While the author wrote these poems for separate, individual publications, she creates a cohesive story by tying them together as she did in One Thing – Then Another. The back-cover flap does a great job of aiding the reader in understanding the layout of this book: “East” being the constraints of living in poverty, “And” being the move to “West” which ultimately enraptures the richer demographic. With this description I was able to follow along and enjoy the journey through Kelly’s words.
*Disclaimer: A review copy of this book was provided by the publisher. All opinions are my own.
This book was given to me by the publisher in exchange for an honest review.
Also, this book fulfills Book Riot's 2019 Read Harder challenge task 24: a book of poetry published after 2014.
This collection of poetry, while cohesive, just didn't work well for me. The free verse felt more like choppy prose than poetry to my ear. I'm not enough of a poet to really explain the difference - and it may well just be a preference specific to me.

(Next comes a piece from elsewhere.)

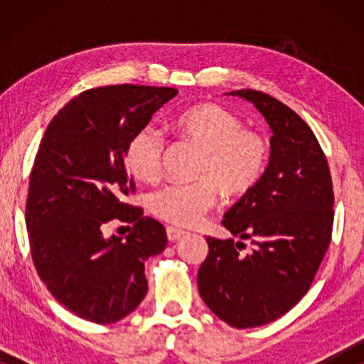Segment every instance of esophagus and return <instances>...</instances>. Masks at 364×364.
<instances>
[{"label": "esophagus", "mask_w": 364, "mask_h": 364, "mask_svg": "<svg viewBox=\"0 0 364 364\" xmlns=\"http://www.w3.org/2000/svg\"><path fill=\"white\" fill-rule=\"evenodd\" d=\"M183 235H186V230H181V228H176V227H167V238L171 242H176Z\"/></svg>", "instance_id": "esophagus-1"}]
</instances>
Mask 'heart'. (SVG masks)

Someone who's more into confessional poetry in a very free verse style may enjoy it more than I did.
In this second collection of poems by the author..The collection poems our divided into 3 parts East..And..West.. The chapter of notes was interesting because her references give's the reader more insight to the subject as to why she wrote the poems.. These our Quirky and unusual ....but not really my taste in Poetry She lives and writes In Edmonton Alberta Thanks to ECW Press for providing me with this ARC.....
One Thing – Then Another Claire Kelly Toronto, Ontario, Canada ECW Press
Modern, postmodern, experimental, traditional. None of the labels fit. Claire Kelly’s One Thing – Then Another tidbits the journey and upheaval in transplanting from a Canadian East to the West, those left behind and those of a new community. This second collection is an eclectic mixture referencing the mythic to the modern, the heroic to the mundane—Orpheus and Eurydice, punk-rocker Patti Smith, (having to note Smith’s nod to Jimi Hendrix), father/son first car driveway mechanics, and social media.

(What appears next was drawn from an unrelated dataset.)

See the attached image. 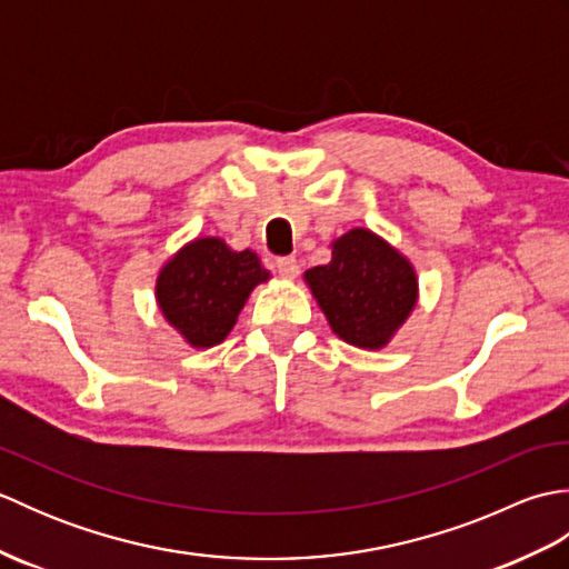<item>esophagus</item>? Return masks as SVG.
Instances as JSON below:
<instances>
[{"mask_svg":"<svg viewBox=\"0 0 569 569\" xmlns=\"http://www.w3.org/2000/svg\"><path fill=\"white\" fill-rule=\"evenodd\" d=\"M276 271H278V276H283V278H296L298 271H300V266L293 257H278L276 259Z\"/></svg>","mask_w":569,"mask_h":569,"instance_id":"obj_1","label":"esophagus"}]
</instances>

As Kelly combines a sometimes distant and classical past with an apocalyptic present, she alternately embraces and eschews traditional poetic forms and techniques—the palindrome, use of metre, enjambment, the dreaded “ly” and “ing”, the rhythm and flow of alliteration and assonance. Humourous, wry, homesick, filled with nuances not apparent on a first-read, One Thing – Then Another captures contrast—small town to city, ocean to prairie, what was, to what is. The end result is, to quote Kelly, “Anything could, and does happen. Eventually.”